# BIOS Not Recognizing Bootable CD



## imbzy (Jul 5, 2007)

Hey everyone,

My current dilemma involves my computer simply not recognizing any bootable CD. I've set CDROM as first priority in my BIOS, but what's more is that on startup I can hit a key for a "boot menu," and every time I try to boot the CDROM I receive an error that states that it is in fact not a bootable CDROM.

The CD isn't faulty. I've tried using this disc on other computers without any problems.

Am I going to need to update my BIOS (and how would I do this? Do MoBo companies have a download on their website from which I can burn the image onto a disc?)? Is there something faulty in the MoBo itself?

Any help is appreciated.

*EDIT -- My System*:
CPU - DualCore AMD Athlon 64 X2, 2200 MHz 4200+
System Memory - 2048 MB
BIOS Type - Award (11/23/05)
Video Card - NVIDIA GeForce 7600 GT

Motherboard is "Unknown" according to Everest, and being this is a Gateway (that I've upgraded) computer I'm assuming they make their own.


----------



## manic (Aug 2, 2005)

Find out what model number of gateway from gateway via website.
Then find and install mobo drivers, if you have the original discs that came
with the gateway the drivers will be there.


----------



## imbzy (Jul 5, 2007)

manic said:


> Find out what model number of gateway from gateway via website.
> Then find and install mobo drivers, if you have the original discs that came
> with the gateway the drivers will be there.

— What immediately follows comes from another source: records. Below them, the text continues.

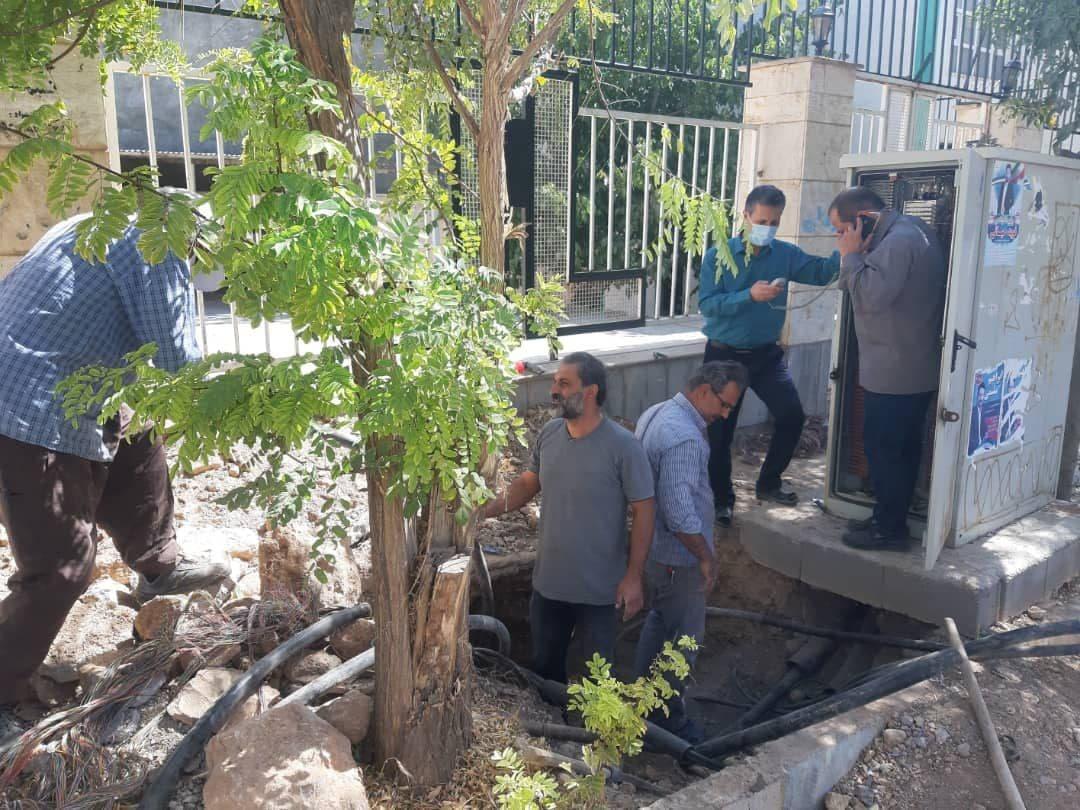 انجام عملیات برگردان کافونوری شهرستان دالاهو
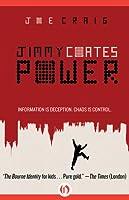 Power (Jimmy Coates, #6)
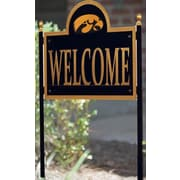 HensonMetalWorks NCAA Garden Sign and Plaque; University of Iowa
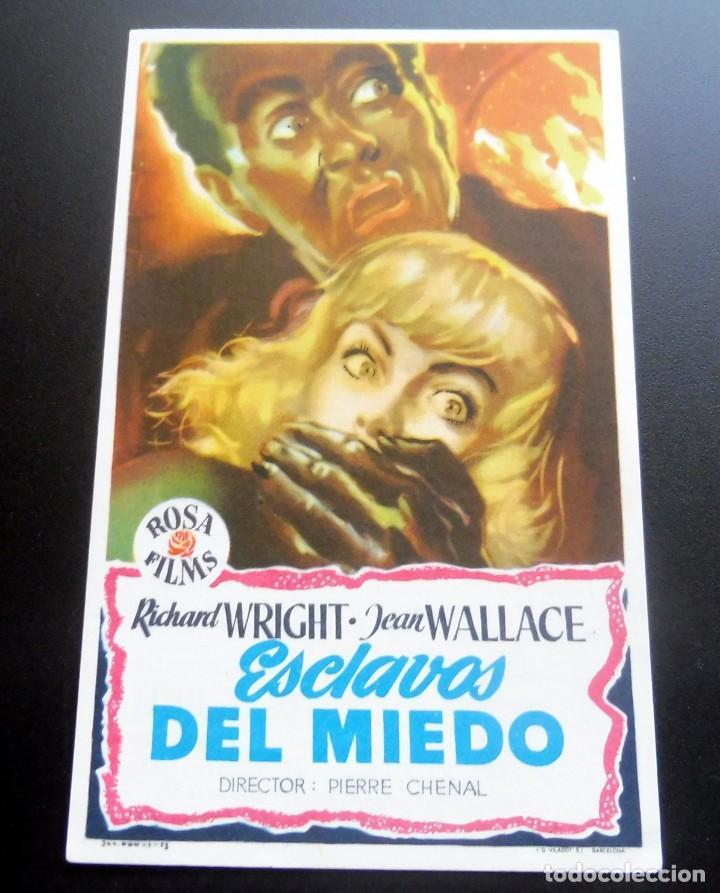 PROGRAMA DE CINE - ESCLAVOS DEL MIEDO - CINE CARMEN DE PALAMÓS (Cine - Folletos de Mano - Terror)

Alright, so I found two driver updates:

BIOS
Driver update listed under MoBo Drivers as AMD Processor

I first tried the BIOS update, but it had me burn itself onto a disc and have it boot on startup - the very problem I'm having, thus I could not even get this to install. Though I've heard of ways you can boot from a USB Drive, and I think I have a spare 20 MB junk drive somewhere (as the BIOS update itself is only ~900kb).

I got the AMD Driver update to install easily, but it did not affect anything.

EDIT: I'm looking at my "Restore System" disc, which states that it can install drivers/reinstall WinXP. However it also only functions as a bootable disc, so I'm doubting that this will boot on restart. Trying now.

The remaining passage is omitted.